Firstly we have to consider how much carbon is released into the atmosphere every time someone drives. The average carbon dioxide (CO2) emissions from new passenger cars registered in the European Union (EU) in 2018 increased for the second consecutive year, reaching 121 grams of CO2 per kilometre.

(source: https://www.eea.europa.eu/data-and-maps/indicators/average-co2-emissions-from-motor-vehicles/assessment-1)

 

Let's remember that over half of journeys are taken by car (52.6%) in Ireland, either as driver or passenger, whereas for longer journeys of eight kilometres or more, nearly nine out of ten (87.1%) were by car, either as driver or passenger. 

(source: https://www.cso.ie/en/releasesandpublications/ep/p-nts/nts2016/hwt/)

 

Therefore, even if you drive only 20km (say the distance between Phibsborough and Dundrum), you will emit about 2.5kg of CO2 into the atmosphere, on average. If this is your commute / creche trip / general distance a day, this is a staggering 12kg a week, 630kg a year. And that obviously excludes all other trips.

Let's also remember than carbon stays in the atmosphere for hundreds of years (between 400 and 1000), and that it is the accumulation that causes the heating we are now experiencing. 

WHAT A DIFFERENCE A TRIP MAKES

During the study mentioned above, around 4,000 people living in London, Antwerp, Barcelona, Vienna, Orebro, Rome and Zurich were obversed. Over a two-year period, participants completed 10,000 travel diary entries which served as records of all the trips they made each day, whether going to work by train, taking the kids to school by car or riding the bus into town. For each trip, the carbon footprint was calculated.

Strikingly, people who cycled on a daily basis had 84 per cent lower carbon emissions from all their daily travel than those who didn’t.

YOU DON'T NEED TO CYCLE EVERY DAY

It was also found that the average person who shifted from car to bike for just one day a week cut their carbon footprint by 3.2kg of CO2 – equivalent to the emissions from eating a serving of lamb or chocolate, or sending 800 emails.

Finally, when the researchers compared the life cycle of each travel mode, taking into account the carbon generated by making the vehicle, fuelling it and disposing of it, they found that emissions from cycling can be more than 30 times lower for each trip than driving a fossil fuel car, and about ten times lower than driving an electric one.
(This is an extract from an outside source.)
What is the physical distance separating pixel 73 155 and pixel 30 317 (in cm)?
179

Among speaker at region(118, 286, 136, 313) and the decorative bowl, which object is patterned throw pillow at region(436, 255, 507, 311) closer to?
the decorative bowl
This is partly because electric cars aren’t truly zero-carbon – mining the raw materials for their batteries, manufacturing them and generating the electricity they run on produces emissions. Furthermore, electric cars will not solve the other issues we experience on our roads and our cities: congestion, road deaths, road aggression, footpath parking etc. 

We knew all this already, but quantifying the carbon saved is very important. Our daily choices have an impact on the general well being of the Earth. Active travel is cheaper, healthier, better for the environment, and no slower on congested urban streets. Active travel can contribute to tackling the climate emergency earlier than electric vehicles while also providing affordable, reliable, clean, healthy and congestion-busting transportation.

 

 

 

 

 

We also estimate that urban residents who switched from driving to cycling for just one trip per day reduced their carbon footprint by about half a tonne of CO2 over the course of a year, and save the equivalent emissions of a one-way flight from London to New York.